– Это купание очень легко могло стать моим последним купанием, непочтительный пачкун! – огрызнулся Нильгаи. – А что, Бинки еще не попал в альбом?
– Нет, ведь славный мальчик Бинки только и делает, что гоняет да душит кошек… Лучше посмотрим здесь… Ведь эти наброски прекрасно будут продаваться по десяти гиней за штуку. Право, вы должны быть благодарны мне за то, что я увековечил вас для потомства… Ну а теперь что же мы изобразим? Домашнюю жизнь Нильгаи?
– Никогда не знал таковой!
– Совершенно верно! В таком случае изобразим недомашнюю жизнь Нильгаи – ну хотя бы массовый митинг его жен в Трафальгар-Сквере. Прекрасно! Эти дамы съехались сюда со всех концов земного шара по случаю свадьбы Нильгаи с англичанкой. Буду писать сепией, это самая приятная краска для работы.
– Да ведь это же позорная трата времени! – воскликнул Торпенгоу.
– Не сокрушайся, это, во всяком случае, тренирует руку и займет немного времени, особенно если делать набросок прямо краской, без карандаша. – Он быстро стал наносить краску, приговаривая: «Вот вам Нельсоновская колонна, вот и Нильгаи, прислонившийся к ней спиной и плечами…»
– Одень его как-нибудь хоть на этот раз, – вмешался Торпенгоу.
– Непременно… фату и венок из флердоранжа, как подобает новобрачному.
– Остроумно! – сказал Торпенгоу, глядя через плечо Дика, в то время как он двумя-тремя ударами кисти изобразил жирную спину и плечо, прислоненное к колонне.
– И представьте себе, господа, что мы могли бы помещать несколько таких милых рисуночков в том или ином журнале каждый раз, когда Нильгаи науськивает на меня какого-нибудь писаку для изложения честного взгляда на мои работы.
– Но имейте в виду, что я всегда предупреждаю вас об этом. Я знаю, что сам я не в состоянии пробрать вас так, чтобы вас прошибло, потому и поручаю это другому лицу, например, молодому Маклагану.
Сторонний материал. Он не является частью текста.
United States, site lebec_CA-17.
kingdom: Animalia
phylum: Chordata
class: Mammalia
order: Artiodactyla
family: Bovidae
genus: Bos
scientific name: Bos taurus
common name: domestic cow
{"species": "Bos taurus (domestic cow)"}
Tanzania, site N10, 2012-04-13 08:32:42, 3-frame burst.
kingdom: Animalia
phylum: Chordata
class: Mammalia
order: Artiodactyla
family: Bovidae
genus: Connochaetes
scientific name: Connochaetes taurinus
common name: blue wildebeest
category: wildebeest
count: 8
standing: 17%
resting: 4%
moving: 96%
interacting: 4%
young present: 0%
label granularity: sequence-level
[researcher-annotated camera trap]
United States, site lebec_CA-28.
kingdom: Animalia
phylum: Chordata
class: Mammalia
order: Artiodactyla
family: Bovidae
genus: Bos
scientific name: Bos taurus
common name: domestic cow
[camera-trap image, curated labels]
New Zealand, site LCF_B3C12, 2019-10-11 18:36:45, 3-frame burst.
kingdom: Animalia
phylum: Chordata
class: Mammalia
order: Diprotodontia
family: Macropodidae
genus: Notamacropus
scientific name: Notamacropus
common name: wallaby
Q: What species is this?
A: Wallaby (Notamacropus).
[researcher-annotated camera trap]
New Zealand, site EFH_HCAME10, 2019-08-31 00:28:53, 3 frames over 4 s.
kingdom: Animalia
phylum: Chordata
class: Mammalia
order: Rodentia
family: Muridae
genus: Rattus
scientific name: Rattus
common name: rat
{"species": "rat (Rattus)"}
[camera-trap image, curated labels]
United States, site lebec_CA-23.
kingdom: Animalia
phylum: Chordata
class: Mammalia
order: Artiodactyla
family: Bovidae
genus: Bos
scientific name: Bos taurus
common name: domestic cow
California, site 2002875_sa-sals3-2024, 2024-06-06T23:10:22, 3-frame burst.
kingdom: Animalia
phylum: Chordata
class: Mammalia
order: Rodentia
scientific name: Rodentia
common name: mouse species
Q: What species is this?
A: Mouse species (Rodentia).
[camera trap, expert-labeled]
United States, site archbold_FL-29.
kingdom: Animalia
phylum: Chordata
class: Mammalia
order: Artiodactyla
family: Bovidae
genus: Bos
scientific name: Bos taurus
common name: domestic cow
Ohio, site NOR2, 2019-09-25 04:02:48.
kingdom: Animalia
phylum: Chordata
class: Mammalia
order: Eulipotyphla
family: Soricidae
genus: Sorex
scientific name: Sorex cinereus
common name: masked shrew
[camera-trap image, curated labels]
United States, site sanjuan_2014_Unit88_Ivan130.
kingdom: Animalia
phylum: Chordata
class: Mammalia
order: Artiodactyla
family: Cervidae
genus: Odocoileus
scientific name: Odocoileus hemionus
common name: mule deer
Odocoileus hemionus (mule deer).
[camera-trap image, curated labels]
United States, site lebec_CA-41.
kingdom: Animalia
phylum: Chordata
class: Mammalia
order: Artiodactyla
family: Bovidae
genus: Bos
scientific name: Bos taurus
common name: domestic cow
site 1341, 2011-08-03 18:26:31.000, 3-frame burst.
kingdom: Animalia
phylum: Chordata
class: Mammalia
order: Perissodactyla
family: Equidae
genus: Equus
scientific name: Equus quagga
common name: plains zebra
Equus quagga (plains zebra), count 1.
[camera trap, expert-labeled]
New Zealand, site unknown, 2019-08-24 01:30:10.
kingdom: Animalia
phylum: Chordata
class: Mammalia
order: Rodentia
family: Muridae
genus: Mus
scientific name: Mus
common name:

– Что?.. Этому желторотому птенцу вы поручили проучить и вразумить меня!.. Протяните-ка, милейший, вашу руку в направлении стены, вот так… Левое плечо неудачно вышло, придется накинуть на него фату… Где мой перочинный нож?.. Ну и что же с этим Маклаганом?
– Я дам ему только одни общие указания, как разнести вас за то, что вы не хотите создать ничего серьезного, не работаете над каким-нибудь произведением, которое могло бы вас пережить.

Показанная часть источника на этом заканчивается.